One provider-specific gotcha: hosted structured-output APIs usually implement a subset of JSON Schema, not the full spec. On OpenAI, that means root-level anyOf isn't allowed, every field must be required, and every object must opt into closed-world generation with additionalProperties: false.^{[5]Reference 5Structured outputshttps://developers.openai.com/api/docs/guides/structured-outputs} Treat schema design as part of your API integration, not as a prompt-writing detail alone.

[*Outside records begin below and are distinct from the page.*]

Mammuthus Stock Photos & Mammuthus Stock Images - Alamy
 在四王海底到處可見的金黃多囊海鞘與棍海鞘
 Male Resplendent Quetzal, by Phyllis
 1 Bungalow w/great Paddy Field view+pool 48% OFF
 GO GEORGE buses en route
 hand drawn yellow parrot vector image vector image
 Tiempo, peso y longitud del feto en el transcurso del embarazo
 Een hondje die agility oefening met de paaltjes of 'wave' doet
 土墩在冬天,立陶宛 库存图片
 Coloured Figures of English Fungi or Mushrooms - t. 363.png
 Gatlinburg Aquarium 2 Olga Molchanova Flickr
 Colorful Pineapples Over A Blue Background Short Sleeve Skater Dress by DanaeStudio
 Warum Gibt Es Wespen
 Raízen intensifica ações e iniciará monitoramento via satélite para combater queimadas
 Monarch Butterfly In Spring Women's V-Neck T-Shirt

Typed record moves through schema gate and semantic gate. Clean output continues to acceptance, while bad shape or bad real-world meaning stops on separate reject branches. — Schema-valid JSON is only first gate. Shape passes first, then application code checks ownership, policy, and source-of-truth state before anything downstream trusts it.

The next example keeps these gates separate. Pydantic checks shape and enum values; application code checks whether the authenticated engineer can access the run's repository.

separate-format-from-semantic-validation.py

from typing import Literal

from pydantic import BaseModel, ConfigDict

class RunStatusUpdate(BaseModel):
    model_config = ConfigDict(extra="forbid")

    run_id: str
    status: Literal["queued", "passed", "failed"]

project_runs = {"project-alpha": {"RUN-842"}}

def can_show_update(project_id: str, update: RunStatusUpdate) -> bool:
    return update.run_id in project_runs.get(project_id, set())

parsed = RunStatusUpdate.model_validate({"run_id": "RUN-842", "status": "failed"})
print("format gate:", parsed.model_dump())
print("project allowed:", can_show_update("project-alpha", parsed))
print("other project allowed:", can_show_update("project-beta", parsed))

Output

format gate: {'run_id': 'RUN-842', 'status': 'failed'}
project allowed: True
other project allowed: False

Production patterns

Moving from a prototype that occasionally outputs valid JSON to a production system that processes thousands of requests reliably requires defensive engineering. These patterns address the most common failure modes and lifecycle challenges associated with structured output generation.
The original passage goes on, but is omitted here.